Re: [PATCH v3] mm: add thp_utilization metrics to /proc/thp_utilization

linux-mm.kvack.org archive mirror
 help / color / mirror / Atom feed

From: Yu Zhao <yuzhao@google.com>
To: Yang Shi <shy828301@gmail.com>
Cc: "Alex Zhu (Kernel)" <alexlzhu@fb.com>, Rik van Riel <riel@fb.com>,
	Kernel Team <Kernel-team@fb.com>,
	 "linux-mm@kvack.org" <linux-mm@kvack.org>,
	"willy@infradead.org" <willy@infradead.org>,
	 "linux-kernel@vger.kernel.org" <linux-kernel@vger.kernel.org>,
	 "akpm@linux-foundation.org" <akpm@linux-foundation.org>,
	Ning Zhang <ningzhang@linux.alibaba.com>,
	 Miaohe Lin <linmiaohe@huawei.com>
Subject: Re: [PATCH v3] mm: add thp_utilization metrics to /proc/thp_utilization
Date: Thu, 11 Aug 2022 16:59:28 -0600	[thread overview]
Message-ID: <CAOUHufaqV1diQ8W1omcxMoMcbgEjR7n3MJct=-v=dPttx20KMA@mail.gmail.com> (raw)
In-Reply-To: <CAHbLzkpRVOOGK2d0L25A4PKfEbHngm-WEWWH34UYVg1O40Tiig@mail.gmail.com>

On Thu, Aug 11, 2022 at 4:12 PM Yang Shi <shy828301@gmail.com> wrote:
>
> On Thu, Aug 11, 2022 at 2:55 PM Yu Zhao <yuzhao@google.com> wrote:
> >
> > On Thu, Aug 11, 2022 at 1:20 PM Alex Zhu (Kernel) <alexlzhu@fb.com> wrote:
> > >
> > > Hi Yu,
> > >
> > > I’ve updated your patch set from last year to work with folio and am testing it now. The functionality in split_huge_page() is the same as what I have. Was there any follow up work done later?
> >
> > Yes, but it won't change the landscape any time soon (see below). So
> > please feel free to continue along your current direction.
> >
> > > If not, I would like to incorporate this into what I have, and then resubmit. Will reference the original patchset. We need this functionality for the shrinker, but even the changes to split_huge_page() by itself it should show some performance improvement when used by the existing deferred_split_huge_page().
> >
> > SGTM. Thanks!
> >
> > A side note:
> >
> > I'm working on a new mode: THP=auto, meaning the kernel will detect
> > internal fragmentation of 2MB compound pages to decide whether to map
> > them by PMDs or split them under memory pressure. The general workflow
> > of this new mode is as follows.
>
> I tend to agree that avoiding allocating THP in the first place is the
> preferred way to avoid internal fragmentation.

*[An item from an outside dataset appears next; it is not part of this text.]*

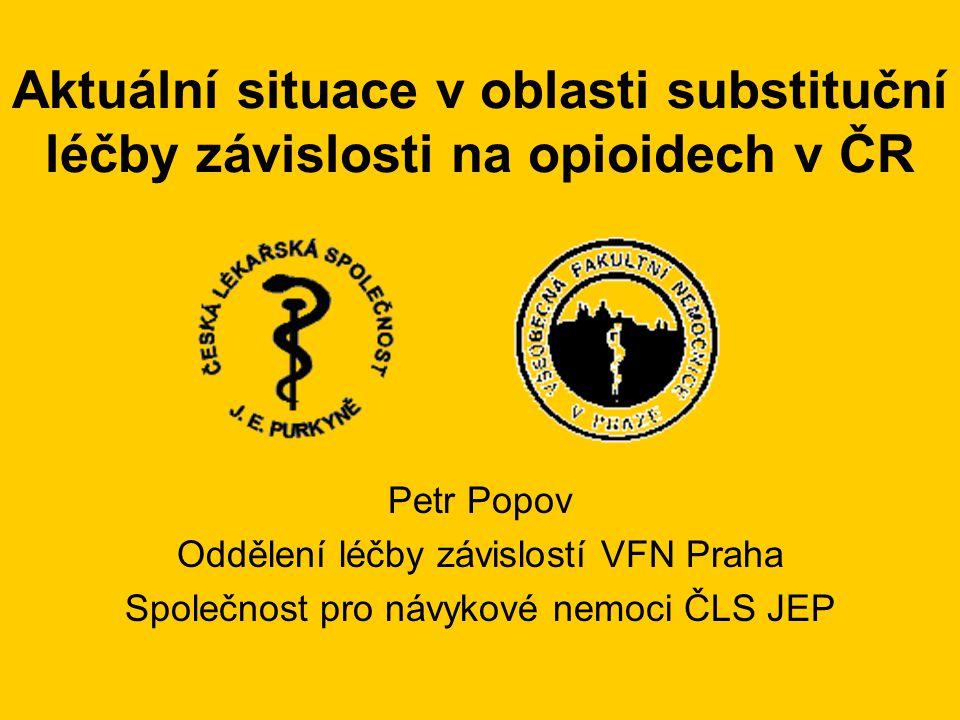 Aktuální situace v oblasti substituční léčby závislosti na opioidech v ČR Petr Popov Oddělení léčby závislostí VFN Praha Společnost pro návykové nemoci ČLS JEP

But I got some
> questions about your design/implementation:
>
> >
> > In the page fault path:
> > 1. Compound pages are allocated as usual.
> > 2. Each is mapped by 512 consecutive PTEs rather than a PMD.
> > 3. There will be more TLB misses but the same number of page faults.
> > 4. TLB coalescing can mitigate the performance degradation.
>
> Why not just allocate base pages in the first place? Khugepaged has
> max_pte_none tunable to detect internal fragmentation. If you worry
> about zero page, you could add max_pte_zero tunable.
>
> Or did you investigate whether the new MADV_COLLAPSE may be helpful or
> not? It leaves the decision to the userspace.

There are two problems we have to workaround.
1. External fragmentation that prevents later compound page allocations.
2. The cost of taking mmap_lock for write.

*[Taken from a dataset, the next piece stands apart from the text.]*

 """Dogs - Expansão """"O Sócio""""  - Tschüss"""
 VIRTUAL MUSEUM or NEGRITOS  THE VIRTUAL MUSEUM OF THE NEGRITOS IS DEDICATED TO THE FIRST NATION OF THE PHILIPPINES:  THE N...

IIRC, the first reference I listed describes the first problem. (It
uses a similar reservation technique.) From a very high level, smaller
page allocations add more entropy than larger ones and accelerate the
system toward equilibrium, in which state the system can't allocate
more THPs without exerting additional force (compaction).

Reserving compound pages delays the equilibrium whereas MADV_COLLAPSE
tries to reverse the equilibrium. The latter has a higher cost. In
addition, it needs to take mmap_lock for write.

> > In khugepaged:
> > 1. Check the dirty bit in the PTEs mapping a compound page, to
> > determine its utilization.
> > 2. Remap compound pages that meet a certain utilization threshold by
> > PMDs in place, i.e., no migrations.
> >
> > In the reclaim path, e.g., MGLRU page table scanning:
> > 1. Decide whether compound pages mapped by PTEs should be split based
> > on their utilizations and memory pressure, e.g., reclaim priority.
> > 2. Clean subpages should be freed directly after split, rather than swapped out.
> >
> > N.B.
> > 1. This workflow relies on the dirty bit rather examining the content of a page.
> > 2. Sampling can be done by periodically switching between a PMD and
> > 512 consecutive PTEs.
> > 3. It only needs to hold mmap_lock for read because this special mode
> > (512 consecutive PTEs) is not considered the split mode.
> > 4. Don't hold your breath :)
> >
> > Other references:
> > 1. https://www.usenix.org/system/files/atc20-zhu-weixi_0.pdf
> > 2. https://www.usenix.org/system/files/osdi21-hunter.pdf

next prev parent reply	other threads:[~2022-08-11 23:00 UTC|newest]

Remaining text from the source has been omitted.